— LIST OF TASKS —
1 > In the email below, which two kinds of Java support does the writer call supposedly excellent?
2 > Decide whether each statement agrees with the email below. Answer yes or no, and quote the words of the email that settle it.
(a) The email is addressed to Shigemichi Yazawa.
(b) The writer says the technique works even when you don't know which application server you are running on.
(c) The email was sent on a Monday.
3 > Write the next part of the email below about JSP code and app servers, starting after its last sentence.

— TEXT BLOCK —
From: Paul Deuter <Paul.Deuter@plumtree.com>
Date: Mon, 22 Oct 2001 09:42:13 -0700
Message-ID: <C7F00D7948B8E4468BB330152C6BA4E001307F4E@cstaex03.USIPLUMTREE.AD>
To: "Shigemichi Yazawa" <yazawa@globalsight.com>
Cc: <www-international@w3.org>
Yes, you are absolutely correct.  If you know which 
application server you are running on and you know the details
of the underlying servlet code, then you can use this
technique.  We are trying to write JSP code that will run
on a variety of app servers with both European and Asian

Supposedly this should be possible because Java's internationalization
support is excellent and so is their cross platform support.

I wish it were actually so.

— EXTRACTED MATERIAL —
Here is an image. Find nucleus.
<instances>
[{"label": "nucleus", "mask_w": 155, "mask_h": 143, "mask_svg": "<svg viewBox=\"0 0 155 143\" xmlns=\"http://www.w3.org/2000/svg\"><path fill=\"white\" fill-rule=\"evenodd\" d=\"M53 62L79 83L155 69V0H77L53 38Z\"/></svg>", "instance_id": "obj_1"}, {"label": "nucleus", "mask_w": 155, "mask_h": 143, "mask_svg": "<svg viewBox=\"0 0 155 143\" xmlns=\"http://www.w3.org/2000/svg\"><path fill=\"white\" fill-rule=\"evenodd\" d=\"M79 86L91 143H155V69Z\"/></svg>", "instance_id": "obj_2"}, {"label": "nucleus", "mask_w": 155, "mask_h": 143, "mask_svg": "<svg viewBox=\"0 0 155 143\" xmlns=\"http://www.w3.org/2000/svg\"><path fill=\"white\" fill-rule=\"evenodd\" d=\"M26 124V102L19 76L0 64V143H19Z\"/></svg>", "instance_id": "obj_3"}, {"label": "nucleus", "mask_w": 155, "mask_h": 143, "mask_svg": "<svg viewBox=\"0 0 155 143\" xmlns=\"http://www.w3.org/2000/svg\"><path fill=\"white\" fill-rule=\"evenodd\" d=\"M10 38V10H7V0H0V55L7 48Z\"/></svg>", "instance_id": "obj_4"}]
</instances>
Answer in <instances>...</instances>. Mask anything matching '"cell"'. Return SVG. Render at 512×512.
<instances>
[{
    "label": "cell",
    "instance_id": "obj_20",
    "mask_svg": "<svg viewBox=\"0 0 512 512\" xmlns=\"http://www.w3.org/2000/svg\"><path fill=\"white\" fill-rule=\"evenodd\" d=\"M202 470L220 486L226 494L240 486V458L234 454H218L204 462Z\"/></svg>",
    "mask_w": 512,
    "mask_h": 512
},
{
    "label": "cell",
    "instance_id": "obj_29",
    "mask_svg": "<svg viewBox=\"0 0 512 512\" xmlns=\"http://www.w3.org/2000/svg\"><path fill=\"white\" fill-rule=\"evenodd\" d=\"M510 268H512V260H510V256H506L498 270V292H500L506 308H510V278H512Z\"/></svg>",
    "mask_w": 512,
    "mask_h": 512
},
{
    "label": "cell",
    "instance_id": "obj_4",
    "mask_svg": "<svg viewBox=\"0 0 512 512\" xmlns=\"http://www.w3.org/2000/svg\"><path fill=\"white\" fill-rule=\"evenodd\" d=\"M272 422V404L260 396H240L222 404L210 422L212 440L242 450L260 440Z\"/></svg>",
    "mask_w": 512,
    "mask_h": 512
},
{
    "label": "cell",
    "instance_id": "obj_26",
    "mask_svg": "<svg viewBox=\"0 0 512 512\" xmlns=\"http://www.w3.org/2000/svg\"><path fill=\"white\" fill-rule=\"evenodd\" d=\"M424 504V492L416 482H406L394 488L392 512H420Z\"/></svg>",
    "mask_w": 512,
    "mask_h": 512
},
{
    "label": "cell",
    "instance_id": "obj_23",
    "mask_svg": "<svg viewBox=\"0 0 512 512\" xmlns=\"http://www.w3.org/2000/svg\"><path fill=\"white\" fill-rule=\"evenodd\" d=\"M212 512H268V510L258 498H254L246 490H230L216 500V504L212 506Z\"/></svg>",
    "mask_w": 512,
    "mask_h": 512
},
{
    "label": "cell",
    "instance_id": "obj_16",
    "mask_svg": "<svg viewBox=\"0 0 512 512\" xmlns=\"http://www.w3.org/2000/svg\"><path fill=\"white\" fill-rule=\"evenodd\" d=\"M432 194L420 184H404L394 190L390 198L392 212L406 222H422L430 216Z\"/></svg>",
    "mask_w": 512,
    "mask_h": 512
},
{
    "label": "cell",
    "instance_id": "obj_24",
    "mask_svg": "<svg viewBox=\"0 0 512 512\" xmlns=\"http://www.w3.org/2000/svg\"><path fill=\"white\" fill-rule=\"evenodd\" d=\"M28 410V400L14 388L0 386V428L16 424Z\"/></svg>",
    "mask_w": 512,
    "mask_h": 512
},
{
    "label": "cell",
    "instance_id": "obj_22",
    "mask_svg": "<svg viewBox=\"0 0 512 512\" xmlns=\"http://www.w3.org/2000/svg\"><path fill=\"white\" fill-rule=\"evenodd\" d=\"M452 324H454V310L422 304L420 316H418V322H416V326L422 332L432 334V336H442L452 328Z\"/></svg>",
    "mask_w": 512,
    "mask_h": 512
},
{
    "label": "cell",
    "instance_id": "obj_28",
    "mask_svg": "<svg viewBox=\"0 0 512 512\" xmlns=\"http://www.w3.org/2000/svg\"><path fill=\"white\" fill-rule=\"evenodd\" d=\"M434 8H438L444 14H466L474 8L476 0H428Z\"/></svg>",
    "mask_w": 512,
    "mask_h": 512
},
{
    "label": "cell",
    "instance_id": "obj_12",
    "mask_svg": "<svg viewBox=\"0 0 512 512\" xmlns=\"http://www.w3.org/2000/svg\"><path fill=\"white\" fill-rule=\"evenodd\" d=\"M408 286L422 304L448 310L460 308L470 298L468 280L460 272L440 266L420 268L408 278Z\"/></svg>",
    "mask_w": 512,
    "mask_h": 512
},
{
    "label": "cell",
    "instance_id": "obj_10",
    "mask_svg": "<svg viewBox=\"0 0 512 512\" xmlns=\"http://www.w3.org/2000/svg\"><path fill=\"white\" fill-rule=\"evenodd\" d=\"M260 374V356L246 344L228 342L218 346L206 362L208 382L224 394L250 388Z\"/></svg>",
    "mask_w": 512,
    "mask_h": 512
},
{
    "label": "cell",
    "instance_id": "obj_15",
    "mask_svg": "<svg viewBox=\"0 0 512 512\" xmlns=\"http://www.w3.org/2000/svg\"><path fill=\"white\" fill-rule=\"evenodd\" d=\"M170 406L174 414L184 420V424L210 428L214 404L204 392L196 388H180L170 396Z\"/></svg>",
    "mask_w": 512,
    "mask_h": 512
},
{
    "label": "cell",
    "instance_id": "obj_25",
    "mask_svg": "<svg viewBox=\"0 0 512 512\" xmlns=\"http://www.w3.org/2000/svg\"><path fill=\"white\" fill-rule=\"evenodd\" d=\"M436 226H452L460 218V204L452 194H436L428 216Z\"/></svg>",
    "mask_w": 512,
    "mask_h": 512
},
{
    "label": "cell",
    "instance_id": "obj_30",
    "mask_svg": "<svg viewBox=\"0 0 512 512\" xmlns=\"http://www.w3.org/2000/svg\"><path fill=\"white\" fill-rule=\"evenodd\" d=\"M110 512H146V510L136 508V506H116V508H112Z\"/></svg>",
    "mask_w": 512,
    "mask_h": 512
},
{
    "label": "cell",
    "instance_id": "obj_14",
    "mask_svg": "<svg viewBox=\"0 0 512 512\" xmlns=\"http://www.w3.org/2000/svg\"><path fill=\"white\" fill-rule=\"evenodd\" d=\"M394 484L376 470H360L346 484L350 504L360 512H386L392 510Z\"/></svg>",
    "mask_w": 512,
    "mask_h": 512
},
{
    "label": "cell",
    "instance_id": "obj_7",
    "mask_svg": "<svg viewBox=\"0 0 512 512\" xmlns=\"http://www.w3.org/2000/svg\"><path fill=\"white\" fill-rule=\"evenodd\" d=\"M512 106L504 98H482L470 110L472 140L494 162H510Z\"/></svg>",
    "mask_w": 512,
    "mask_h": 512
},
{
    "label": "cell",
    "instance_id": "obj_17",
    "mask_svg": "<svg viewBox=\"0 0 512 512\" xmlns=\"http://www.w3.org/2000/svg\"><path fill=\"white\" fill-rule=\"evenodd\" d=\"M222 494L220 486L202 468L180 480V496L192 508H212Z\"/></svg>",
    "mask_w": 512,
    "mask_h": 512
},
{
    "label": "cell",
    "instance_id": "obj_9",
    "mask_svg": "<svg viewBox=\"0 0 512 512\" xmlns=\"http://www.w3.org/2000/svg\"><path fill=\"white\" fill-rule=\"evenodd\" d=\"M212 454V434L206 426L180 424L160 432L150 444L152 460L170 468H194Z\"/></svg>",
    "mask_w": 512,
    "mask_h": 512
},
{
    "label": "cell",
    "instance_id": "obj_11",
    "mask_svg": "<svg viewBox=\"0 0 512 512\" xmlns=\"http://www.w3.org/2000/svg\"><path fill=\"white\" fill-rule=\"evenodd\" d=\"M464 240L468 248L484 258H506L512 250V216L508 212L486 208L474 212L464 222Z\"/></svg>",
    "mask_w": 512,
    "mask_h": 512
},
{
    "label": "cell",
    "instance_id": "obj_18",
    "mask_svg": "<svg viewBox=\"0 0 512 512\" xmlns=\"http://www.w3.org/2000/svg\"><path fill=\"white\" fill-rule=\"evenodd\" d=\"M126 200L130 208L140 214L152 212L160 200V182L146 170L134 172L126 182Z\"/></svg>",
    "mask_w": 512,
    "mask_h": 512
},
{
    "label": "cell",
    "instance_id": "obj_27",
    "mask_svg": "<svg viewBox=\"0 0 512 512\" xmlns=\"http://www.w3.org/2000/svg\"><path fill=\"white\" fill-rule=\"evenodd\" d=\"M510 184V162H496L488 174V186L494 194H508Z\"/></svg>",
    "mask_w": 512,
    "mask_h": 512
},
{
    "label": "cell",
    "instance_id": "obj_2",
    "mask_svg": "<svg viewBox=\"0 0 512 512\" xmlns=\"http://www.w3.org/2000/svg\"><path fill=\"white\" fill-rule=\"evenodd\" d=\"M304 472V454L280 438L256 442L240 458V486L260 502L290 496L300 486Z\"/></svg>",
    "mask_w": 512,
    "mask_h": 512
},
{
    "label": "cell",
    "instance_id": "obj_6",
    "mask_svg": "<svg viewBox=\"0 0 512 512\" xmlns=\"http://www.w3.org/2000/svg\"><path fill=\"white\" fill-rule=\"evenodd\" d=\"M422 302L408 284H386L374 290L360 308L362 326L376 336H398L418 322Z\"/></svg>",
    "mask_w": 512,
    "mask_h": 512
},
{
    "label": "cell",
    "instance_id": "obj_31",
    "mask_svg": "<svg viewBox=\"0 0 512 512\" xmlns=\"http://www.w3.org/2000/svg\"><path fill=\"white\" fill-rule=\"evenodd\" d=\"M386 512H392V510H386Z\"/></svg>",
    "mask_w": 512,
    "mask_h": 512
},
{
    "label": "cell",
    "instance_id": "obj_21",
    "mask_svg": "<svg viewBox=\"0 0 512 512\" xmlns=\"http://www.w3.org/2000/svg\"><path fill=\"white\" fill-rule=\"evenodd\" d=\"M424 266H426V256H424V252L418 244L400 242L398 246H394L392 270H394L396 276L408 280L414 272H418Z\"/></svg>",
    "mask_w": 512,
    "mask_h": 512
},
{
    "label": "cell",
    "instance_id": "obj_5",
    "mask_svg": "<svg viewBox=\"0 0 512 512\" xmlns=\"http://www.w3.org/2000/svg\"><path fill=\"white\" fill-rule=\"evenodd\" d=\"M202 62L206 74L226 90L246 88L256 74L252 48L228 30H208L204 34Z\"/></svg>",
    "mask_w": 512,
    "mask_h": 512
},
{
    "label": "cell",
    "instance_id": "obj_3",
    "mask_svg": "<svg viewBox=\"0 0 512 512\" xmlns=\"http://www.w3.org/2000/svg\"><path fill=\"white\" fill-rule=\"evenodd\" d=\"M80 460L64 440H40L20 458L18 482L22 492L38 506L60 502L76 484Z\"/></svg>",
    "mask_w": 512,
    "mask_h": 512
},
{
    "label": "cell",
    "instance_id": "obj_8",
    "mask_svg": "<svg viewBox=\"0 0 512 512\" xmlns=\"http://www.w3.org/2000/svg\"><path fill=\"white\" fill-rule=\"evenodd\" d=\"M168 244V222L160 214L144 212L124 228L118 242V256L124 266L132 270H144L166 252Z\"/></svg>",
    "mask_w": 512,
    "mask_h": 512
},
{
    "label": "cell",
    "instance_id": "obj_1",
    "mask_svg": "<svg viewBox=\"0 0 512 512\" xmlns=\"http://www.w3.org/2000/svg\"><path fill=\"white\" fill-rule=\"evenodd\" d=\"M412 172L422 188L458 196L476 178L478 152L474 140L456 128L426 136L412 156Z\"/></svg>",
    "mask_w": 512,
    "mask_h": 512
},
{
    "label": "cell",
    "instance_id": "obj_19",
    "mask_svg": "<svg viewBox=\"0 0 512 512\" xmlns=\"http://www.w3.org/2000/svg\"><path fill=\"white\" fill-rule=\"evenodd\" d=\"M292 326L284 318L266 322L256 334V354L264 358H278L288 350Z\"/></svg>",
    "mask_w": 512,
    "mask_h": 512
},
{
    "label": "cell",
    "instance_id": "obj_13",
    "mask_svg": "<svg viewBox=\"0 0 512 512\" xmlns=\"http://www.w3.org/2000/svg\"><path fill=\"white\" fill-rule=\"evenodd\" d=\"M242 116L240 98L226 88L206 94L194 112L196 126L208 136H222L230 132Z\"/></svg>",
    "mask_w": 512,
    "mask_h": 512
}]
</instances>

— TASK-BY-TASK OUTPUTS —
1 > Java's internationalization support and its cross platform support.

2 >
(a) Yes: "To: "Shigemichi Yazawa" <yazawa@globalsight.com>"
(b) No: "If you know which application server you are running on and you know the details of the underlying servlet code, then you can use this technique."
(c) Yes: "Mon, 22 Oct 2001"

3 >
Paul Deuter
Internationalization Manager
Plumtree Software

-----Original Message-----
From: Shigemichi Yazawa [mailto:yazawa@globalsight.com]
Sent: Monday, October 22, 2001 9:37 AM
To: Paul Deuter
Cc: www-international@w3.org
Subject: RE: Servlet question

At Mon, 22 Oct 2001 08:27:10 -0700,
Paul Deuter <Paul.Deuter@plumtree.com> wrote:
> 1.  Both encodings CP1252 and 8859-1 have "holes".  For 8859-1
> the range 80-9F is invalid.  For CP1252, the values 80, 81, 8D,
> 8E, 8F, 90, 9D, and 9E are invalid (according to Kano's book).

As I said in the previous email, there is no hole in 8859_1 (at least
Sun's java). Try running a program I attached to the previous email by
changing the encoding to "8859_1".

> The often suggested method
> for converting characters in the request is to use a line of code
> that looks like this:
> String strParam = new
> String(request.getParameter("SomeName").getBytes("8859_1"), "UTF8");

We have been using this technique, or hack, for a long time and it
works fine. The catch is that it works only when the default encoding
is 8859_1. If the servlet JVM's default encoding is Cp1252 and/or the
servlet is configured to use Cp1252 when converting the parameters, it
fails miserably.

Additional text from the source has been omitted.